(SET TASK): Please retype all of the records below word for word, keeping every line as it appears.

Rows of spatial question data:
(begin)

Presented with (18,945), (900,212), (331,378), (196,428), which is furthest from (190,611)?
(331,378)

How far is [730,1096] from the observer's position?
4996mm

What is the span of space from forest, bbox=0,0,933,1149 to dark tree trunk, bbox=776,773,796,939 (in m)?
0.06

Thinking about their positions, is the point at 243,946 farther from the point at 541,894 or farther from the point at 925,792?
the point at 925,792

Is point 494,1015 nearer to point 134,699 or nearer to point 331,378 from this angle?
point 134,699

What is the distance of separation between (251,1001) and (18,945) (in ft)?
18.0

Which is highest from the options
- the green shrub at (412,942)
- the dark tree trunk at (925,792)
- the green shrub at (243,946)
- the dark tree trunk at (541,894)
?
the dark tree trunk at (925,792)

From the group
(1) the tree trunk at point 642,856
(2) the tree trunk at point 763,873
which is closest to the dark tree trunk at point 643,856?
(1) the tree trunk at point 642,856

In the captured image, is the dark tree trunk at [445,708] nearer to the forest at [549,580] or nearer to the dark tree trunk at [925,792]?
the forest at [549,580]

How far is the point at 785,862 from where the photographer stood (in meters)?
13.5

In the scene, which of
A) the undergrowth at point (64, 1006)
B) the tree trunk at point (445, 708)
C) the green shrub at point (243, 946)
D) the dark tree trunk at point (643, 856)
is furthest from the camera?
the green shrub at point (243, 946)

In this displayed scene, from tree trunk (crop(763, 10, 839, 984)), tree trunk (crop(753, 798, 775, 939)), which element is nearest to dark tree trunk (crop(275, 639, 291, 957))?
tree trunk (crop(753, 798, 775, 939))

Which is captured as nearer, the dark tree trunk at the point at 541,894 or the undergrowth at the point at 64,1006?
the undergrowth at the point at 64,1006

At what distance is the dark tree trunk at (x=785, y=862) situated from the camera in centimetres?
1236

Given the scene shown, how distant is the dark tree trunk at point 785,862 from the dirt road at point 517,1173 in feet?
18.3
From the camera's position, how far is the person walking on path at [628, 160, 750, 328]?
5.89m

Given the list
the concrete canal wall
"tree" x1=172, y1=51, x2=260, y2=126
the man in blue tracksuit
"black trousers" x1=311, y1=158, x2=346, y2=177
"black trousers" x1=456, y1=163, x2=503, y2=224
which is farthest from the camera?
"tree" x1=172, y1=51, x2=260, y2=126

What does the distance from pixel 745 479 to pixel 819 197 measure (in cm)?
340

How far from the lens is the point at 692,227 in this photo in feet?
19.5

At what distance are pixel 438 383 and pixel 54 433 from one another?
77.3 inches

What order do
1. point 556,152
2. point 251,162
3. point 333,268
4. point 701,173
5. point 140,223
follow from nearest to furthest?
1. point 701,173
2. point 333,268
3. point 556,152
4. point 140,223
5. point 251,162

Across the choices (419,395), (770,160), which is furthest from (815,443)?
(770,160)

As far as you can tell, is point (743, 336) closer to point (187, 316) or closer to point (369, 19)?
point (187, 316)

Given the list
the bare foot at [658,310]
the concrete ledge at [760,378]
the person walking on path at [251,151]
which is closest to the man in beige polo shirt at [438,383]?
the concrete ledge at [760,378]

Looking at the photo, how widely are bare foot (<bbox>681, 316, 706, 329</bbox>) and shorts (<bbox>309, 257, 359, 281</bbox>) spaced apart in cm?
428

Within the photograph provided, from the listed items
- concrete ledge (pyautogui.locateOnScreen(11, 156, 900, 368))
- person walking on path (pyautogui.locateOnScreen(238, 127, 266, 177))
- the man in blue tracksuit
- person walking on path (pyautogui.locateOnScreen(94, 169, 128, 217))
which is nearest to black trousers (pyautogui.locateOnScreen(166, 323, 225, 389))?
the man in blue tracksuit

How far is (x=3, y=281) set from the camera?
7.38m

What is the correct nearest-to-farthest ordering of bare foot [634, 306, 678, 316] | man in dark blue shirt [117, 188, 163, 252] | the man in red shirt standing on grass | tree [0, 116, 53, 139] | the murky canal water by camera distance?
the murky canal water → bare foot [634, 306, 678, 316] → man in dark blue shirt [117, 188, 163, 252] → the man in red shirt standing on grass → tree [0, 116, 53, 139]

(end)

(WORKED SOLUTION):
Presented with (18,945), (900,212), (331,378), (196,428), which is furthest from (190,611)?
(331,378)

How far is [730,1096] from the observer's position?
4996mm

What is the span of space from forest, bbox=0,0,933,1149 to dark tree trunk, bbox=776,773,796,939 (in m)?
0.06

Thinking about their positions, is the point at 243,946 farther from the point at 541,894 or farther from the point at 925,792?
the point at 925,792

Is point 494,1015 nearer to point 134,699 or nearer to point 331,378 from this angle?
point 134,699

What is the distance of separation between (251,1001) and (18,945) (in ft)?
18.0

Which is highest from the options
- the green shrub at (412,942)
- the dark tree trunk at (925,792)
- the green shrub at (243,946)
- the dark tree trunk at (541,894)
?
the dark tree trunk at (925,792)

From the group
(1) the tree trunk at point 642,856
(2) the tree trunk at point 763,873
which is closest to the dark tree trunk at point 643,856?
(1) the tree trunk at point 642,856

In the captured image, is the dark tree trunk at [445,708] nearer to the forest at [549,580] or nearer to the dark tree trunk at [925,792]?
the forest at [549,580]

How far is the point at 785,862 from where the photographer stood (in meters)?
13.5

In the scene, which of
A) the undergrowth at point (64, 1006)
B) the tree trunk at point (445, 708)
C) the green shrub at point (243, 946)
D) the dark tree trunk at point (643, 856)
is furthest from the camera?
the green shrub at point (243, 946)

In this displayed scene, from tree trunk (crop(763, 10, 839, 984)), tree trunk (crop(753, 798, 775, 939)), which element is nearest to dark tree trunk (crop(275, 639, 291, 957))?
tree trunk (crop(753, 798, 775, 939))

Which is captured as nearer, the dark tree trunk at the point at 541,894 or the undergrowth at the point at 64,1006?
the undergrowth at the point at 64,1006

At what distance is the dark tree trunk at (x=785, y=862) situated from the camera in centimetres?
1236

Given the scene shown, how distant is the dark tree trunk at point 785,862 from the dirt road at point 517,1173 in feet?
18.3
From the camera's position, how far is the person walking on path at [628, 160, 750, 328]?
5.89m

Given the list
the concrete canal wall
"tree" x1=172, y1=51, x2=260, y2=126
the man in blue tracksuit
"black trousers" x1=311, y1=158, x2=346, y2=177
"black trousers" x1=456, y1=163, x2=503, y2=224
which is farthest from the camera?
"tree" x1=172, y1=51, x2=260, y2=126

What does the distance from pixel 745 479 to pixel 819 197 measure (in cm)?
340

How far from the lens is the point at 692,227 in this photo in feet?
19.5

At what distance are pixel 438 383 and pixel 54 433 from one another?
77.3 inches

What order do
1. point 556,152
2. point 251,162
3. point 333,268
4. point 701,173
5. point 140,223
follow from nearest to furthest?
1. point 701,173
2. point 333,268
3. point 556,152
4. point 140,223
5. point 251,162

Across the choices (419,395), (770,160), which is furthest from (815,443)?
(770,160)

As far as you can tell, is point (743, 336) closer to point (187, 316) or closer to point (369, 19)?
point (187, 316)

Given the list
the bare foot at [658,310]
the concrete ledge at [760,378]
the person walking on path at [251,151]
which is closest to the man in beige polo shirt at [438,383]?
the concrete ledge at [760,378]

Looking at the photo, how widely are bare foot (<bbox>681, 316, 706, 329</bbox>) and shorts (<bbox>309, 257, 359, 281</bbox>) spaced apart in cm?
428

Within the photograph provided, from the listed items
- concrete ledge (pyautogui.locateOnScreen(11, 156, 900, 368))
- person walking on path (pyautogui.locateOnScreen(238, 127, 266, 177))
- the man in blue tracksuit
- person walking on path (pyautogui.locateOnScreen(94, 169, 128, 217))
which is nearest to black trousers (pyautogui.locateOnScreen(166, 323, 225, 389))?
the man in blue tracksuit

How far is (x=3, y=281) set from the camera?
7.38m

What is the correct nearest-to-farthest ordering of bare foot [634, 306, 678, 316] | man in dark blue shirt [117, 188, 163, 252] | the man in red shirt standing on grass | tree [0, 116, 53, 139] | the murky canal water by camera distance?
the murky canal water → bare foot [634, 306, 678, 316] → man in dark blue shirt [117, 188, 163, 252] → the man in red shirt standing on grass → tree [0, 116, 53, 139]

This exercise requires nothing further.